Enfin, dans son dernier rapport sur les conditions d’accueil des demandeurs et bénéficiaires de protection internationale au Luxembourg, la Commission consultative des droits de l’homme soumet des recommandations quant au logement des BPI et propose notamment de faire « un recensement des logements étatiques et paraétatiques non occupés et d’engager des travaux de rénovation nécessaires pour agrandir le parc des logements sociaux et y réserver des places pour les BPI ».

4) Monsieur le Ministre du Logement et Madame la Ministre de l’Intérieur sont-ils prêts à suivre les recommandations de la CCDH, respectivement existent-il déjà des projets qui répondent à ces recommandations ?

La CCDH soulève également une problématique liée à des dispositifs de logement chez l’habitant et/ou en colocation, mis en place par des organisations de la société civile. En effet, les habitant.e.s des colocations sont considéré.e.s comme une communauté domestique, ce qui empêche des personnes individuelles d’avoir accès à certaines aides sociales, comme le REVIS par exemple ou encore la subvention loyer. Compte tenu de la situation particulière des BPI, la loi du 28 juillet 2018 relative au revenu d’inclusion sociale a été modifiée de manière à ce qu’une personne majeure, hébergée à titre gratuit dans une communauté domestique où le REVIS n’est pas dû et pour laquelle la personne crée des charges pour la communauté, peut être considérée comme personne seule pour une durée maximale de douze mois et ne perd donc pas son droit au REVIS.

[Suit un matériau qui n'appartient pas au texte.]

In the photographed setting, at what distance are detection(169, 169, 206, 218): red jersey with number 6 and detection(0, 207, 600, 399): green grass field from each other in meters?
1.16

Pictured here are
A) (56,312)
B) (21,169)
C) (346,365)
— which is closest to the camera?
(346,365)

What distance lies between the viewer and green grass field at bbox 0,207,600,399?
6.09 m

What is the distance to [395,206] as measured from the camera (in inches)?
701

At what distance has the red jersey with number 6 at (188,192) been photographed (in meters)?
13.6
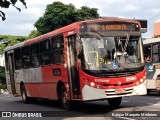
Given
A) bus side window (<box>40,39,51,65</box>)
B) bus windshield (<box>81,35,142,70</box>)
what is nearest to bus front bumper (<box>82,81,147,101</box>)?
bus windshield (<box>81,35,142,70</box>)

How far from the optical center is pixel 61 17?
54000mm

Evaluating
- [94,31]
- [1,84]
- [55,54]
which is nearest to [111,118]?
[94,31]

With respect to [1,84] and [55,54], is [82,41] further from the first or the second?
[1,84]

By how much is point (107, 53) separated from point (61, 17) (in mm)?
39944

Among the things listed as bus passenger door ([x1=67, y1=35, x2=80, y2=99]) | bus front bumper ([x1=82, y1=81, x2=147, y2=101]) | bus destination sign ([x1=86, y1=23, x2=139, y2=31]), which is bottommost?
bus front bumper ([x1=82, y1=81, x2=147, y2=101])

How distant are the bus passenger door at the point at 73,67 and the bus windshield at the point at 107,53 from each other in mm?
703

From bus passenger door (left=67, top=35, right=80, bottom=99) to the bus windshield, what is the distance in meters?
0.70

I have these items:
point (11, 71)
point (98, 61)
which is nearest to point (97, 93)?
point (98, 61)

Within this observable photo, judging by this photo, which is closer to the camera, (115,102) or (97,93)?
(97,93)

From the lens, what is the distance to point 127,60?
48.8 ft

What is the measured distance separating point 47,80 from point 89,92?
14.5 feet

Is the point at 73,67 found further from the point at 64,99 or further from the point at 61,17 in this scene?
the point at 61,17

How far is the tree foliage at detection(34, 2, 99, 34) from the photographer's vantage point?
53531mm

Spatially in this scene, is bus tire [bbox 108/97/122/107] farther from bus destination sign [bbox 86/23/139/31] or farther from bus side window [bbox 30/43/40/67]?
bus side window [bbox 30/43/40/67]
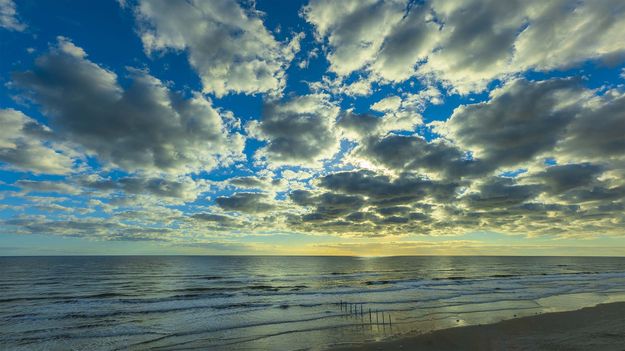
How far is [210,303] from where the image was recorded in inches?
1522

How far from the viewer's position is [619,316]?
26.0 meters

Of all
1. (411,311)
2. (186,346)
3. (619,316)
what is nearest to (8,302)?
(186,346)

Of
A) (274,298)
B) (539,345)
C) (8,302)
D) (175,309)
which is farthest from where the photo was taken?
(274,298)

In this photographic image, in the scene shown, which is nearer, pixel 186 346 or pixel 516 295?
pixel 186 346

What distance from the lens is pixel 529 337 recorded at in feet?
65.9

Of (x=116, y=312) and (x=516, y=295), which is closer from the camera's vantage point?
(x=116, y=312)

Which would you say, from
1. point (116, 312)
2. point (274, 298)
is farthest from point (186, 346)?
point (274, 298)

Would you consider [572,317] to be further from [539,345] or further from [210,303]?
[210,303]

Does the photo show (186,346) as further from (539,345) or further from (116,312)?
(539,345)

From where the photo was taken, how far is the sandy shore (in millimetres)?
18266

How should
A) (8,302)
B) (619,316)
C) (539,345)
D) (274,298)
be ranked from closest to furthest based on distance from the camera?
1. (539,345)
2. (619,316)
3. (8,302)
4. (274,298)

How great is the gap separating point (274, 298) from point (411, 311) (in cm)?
1821

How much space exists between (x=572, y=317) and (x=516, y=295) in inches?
701

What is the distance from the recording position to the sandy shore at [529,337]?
18.3 m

5) Monsieur le Ministre du Logement peut-il nous informer si une réglementation des colocations tenant compte de la problématique susmentionnée est en cours de route ?

6) Madame la Ministre de l’Intégration et de la Famille peut-elle nous dire si une modification ponctuelle de la loi du 28 juillet 2018 relative au revenu d’inclusion sociale qui tienne compte de la problématique générale d’accès au logement et à l’autonomie financière pour les BPI tout comme pour les personnes exposées au risque de pauvreté et à l’exclusion sociale est prévue?

 

David Wagner                                                                                 Marc Baum

Député                                                                                              Député

[1] « Le terme intégration désigne un processus à double sens par lequel un étranger manifeste sa volonté de participer de manière durable à la vie de la société d’accueil qui, sur le plan social, économique, politique et culturel, prend à son égard toutes les dispositions afin d’encourager et de faciliter cette démarche. […] ».